Brussels-based solicitor Dr John Temple Lang of Cleary Gottlieb also said there would no longer be a common travel area between the two jurisdictions as there would be an “immigration frontier”.
The conference, jointly organised by business body Ibec and the Irish Centre for European Law on the legal implications of a Brexit, was also told that Irish businesses are delaying investment decisions because of the uncertainty surrounding the vote on June 23.
“There is going to be a customs frontier between this country and the United Kingdom,” Dr Temple Lang said.
“You can, I think, assume that there will be no customs duties or tariffs on the trade in goods, but there will still be a customs frontier. That is unavoidable.”
He said it was “particularly unfortunate” that there would be a customs frontier for agricultural products.
“The reason for that is not because there will be duties or tariffs but because the United Kingdom will have to adopt a whole new agricultural policy about which we don’t know anything,” he added.
“Whatever that agricultural policy will be, it will involve different treatment from what now occurs when you export or import across the notional frontier between Ireland and the United Kingdom.”
Earlier, Ibec director general Danny McCoy said the depth of the investment decisions that could unravel as a result of a Brexit vote is “unknowable”.
He said businesses are already delaying decisions. He said there were knowable consequences for Ireland.
Blanaid Clarke, professor of corporate law at TCD, spoke of the impact on the financial services sector.
Prof Clarke pointed out that Irish banks have a sizeable and largely property-related exposure to the UK economy.

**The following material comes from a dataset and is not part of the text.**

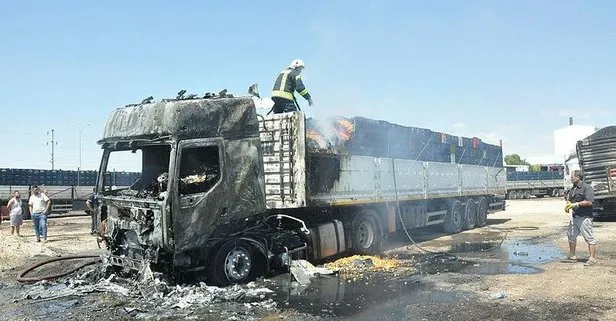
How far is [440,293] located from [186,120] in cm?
445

She said the five retail banks have a total loan exposure of €64bn.
Former Attorney General Paul Gallagher said the UK was “sleepwalking” into the vote, and that a Brexit would cause immense damage to the EU.
Meanwhile, Japanese Prime Minister Shinzo Abe cautioned Britain that a vote to leave the European Union would make Britain less attractive for Japanese investors.
His intervention comes less than two weeks since US President Barack Obama bluntly warned Britain that it would be “in the back of the queue” for a trade deal with the United States if it dropped out of the European Union.
“Japan very clearly would prefer Britain to remain within the EU,” Abe said during a visit to London. “Many Japanese companies set up their operations in the UK precisely because the UK is a gateway to the EU.”